Last modified on June 29, 2016, at 16:20

Joseph-Louis Lagrange

Joseph-Louis Lagrange (1736-1813) was a mathematician and astronomer born in Turin (Italy), as Giuseppe Lodovico LaGrangia. He worked for over twenty years in Berlin (Prussia), as the successor of Leonard Euler as a director of the Prussian Academy of Sciences. In 1787, he moved to France, where he stayed for the rest of his life.

Calculus of Variations

Lagrange is one of the founders of the calculus of variations, a field of mathematics which was inspired by the problem of the brachistochrone, posed by Johann Bernoulli in June 1696.

The brachistochrone problem is that of finding the shape of a ramp that will get an object to drop, and move horizontally, in as short a time as possible. If no horizontal distance needed to be covered, we would just drop the object. Otherwise, we might set up some kind of ramp that the object slides down. What is the best shape of the ramp?

Anyone who has watched "half pipe" sporting activities might guess that the answer is a shape somewhat like a semicircle. By going down steeply at first, the object picks up speed early, which gets it to its destination faster. The actual solution is a cycloid.

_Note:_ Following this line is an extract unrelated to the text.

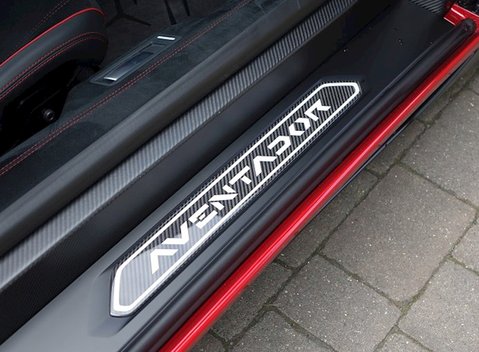 Lamborghini Aventador SV 28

In general, the calculus of variations solves this sort of problem: What is the shape of a function that maximizes or minimizes something that one might measure about the function? The problem of finding the shortest distance between two points is an example of this. It is sort of a generalization of differential calculus. Differential calculus tells us how to answer questions of the form "What is the value of x that maximizes or minimizes something that one might measure about x?" (That is, some function of x.) The calculus of variations takes this to a higher level, but the solution method is similar.